SHORT TASK: Return the full listing below verbatim, reproducing every line and character without alteration.
::::::::
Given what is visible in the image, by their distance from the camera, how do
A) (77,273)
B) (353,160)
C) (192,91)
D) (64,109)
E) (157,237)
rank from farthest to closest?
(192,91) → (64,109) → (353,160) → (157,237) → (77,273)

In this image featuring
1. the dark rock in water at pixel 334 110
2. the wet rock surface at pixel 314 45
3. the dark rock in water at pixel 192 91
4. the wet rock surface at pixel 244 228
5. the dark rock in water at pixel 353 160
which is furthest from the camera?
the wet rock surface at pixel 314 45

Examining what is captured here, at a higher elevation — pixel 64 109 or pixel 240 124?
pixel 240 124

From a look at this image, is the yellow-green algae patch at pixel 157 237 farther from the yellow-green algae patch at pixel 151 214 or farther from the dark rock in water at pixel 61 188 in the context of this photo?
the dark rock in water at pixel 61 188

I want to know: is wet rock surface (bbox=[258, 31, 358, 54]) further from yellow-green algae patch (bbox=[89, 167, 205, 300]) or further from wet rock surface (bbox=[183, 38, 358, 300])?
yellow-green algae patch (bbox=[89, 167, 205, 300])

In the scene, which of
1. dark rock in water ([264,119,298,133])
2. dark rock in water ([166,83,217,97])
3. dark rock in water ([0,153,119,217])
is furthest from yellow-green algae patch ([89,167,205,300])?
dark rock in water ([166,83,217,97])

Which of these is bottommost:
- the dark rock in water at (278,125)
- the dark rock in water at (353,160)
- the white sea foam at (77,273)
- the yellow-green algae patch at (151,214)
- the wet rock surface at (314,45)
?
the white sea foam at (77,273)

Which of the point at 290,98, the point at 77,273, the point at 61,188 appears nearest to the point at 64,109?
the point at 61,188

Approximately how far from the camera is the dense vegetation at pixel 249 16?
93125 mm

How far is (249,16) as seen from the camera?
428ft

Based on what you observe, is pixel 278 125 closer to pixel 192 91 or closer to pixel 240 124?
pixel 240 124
::::::::
WRITTEN SOLUTION:
Given what is visible in the image, by their distance from the camera, how do
A) (77,273)
B) (353,160)
C) (192,91)
D) (64,109)
E) (157,237)
rank from farthest to closest?
(192,91) → (64,109) → (353,160) → (157,237) → (77,273)

In this image featuring
1. the dark rock in water at pixel 334 110
2. the wet rock surface at pixel 314 45
3. the dark rock in water at pixel 192 91
4. the wet rock surface at pixel 244 228
5. the dark rock in water at pixel 353 160
which is furthest from the camera?
the wet rock surface at pixel 314 45

Examining what is captured here, at a higher elevation — pixel 64 109 or pixel 240 124?
pixel 240 124

From a look at this image, is the yellow-green algae patch at pixel 157 237 farther from the yellow-green algae patch at pixel 151 214 or farther from the dark rock in water at pixel 61 188 in the context of this photo?
the dark rock in water at pixel 61 188

I want to know: is wet rock surface (bbox=[258, 31, 358, 54]) further from yellow-green algae patch (bbox=[89, 167, 205, 300]) or further from wet rock surface (bbox=[183, 38, 358, 300])?
yellow-green algae patch (bbox=[89, 167, 205, 300])

In the scene, which of
1. dark rock in water ([264,119,298,133])
2. dark rock in water ([166,83,217,97])
3. dark rock in water ([0,153,119,217])
is furthest from yellow-green algae patch ([89,167,205,300])?
dark rock in water ([166,83,217,97])

Which of these is bottommost:
- the dark rock in water at (278,125)
- the dark rock in water at (353,160)
- the white sea foam at (77,273)
- the yellow-green algae patch at (151,214)
- the wet rock surface at (314,45)
?
the white sea foam at (77,273)

Which of the point at 290,98, the point at 77,273, the point at 61,188 appears nearest to the point at 64,109?
the point at 61,188

Approximately how far from the camera is the dense vegetation at pixel 249 16?
93125 mm

How far is (249,16) as seen from the camera?
428ft

Based on what you observe, is pixel 278 125 closer to pixel 192 91 or closer to pixel 240 124?
pixel 240 124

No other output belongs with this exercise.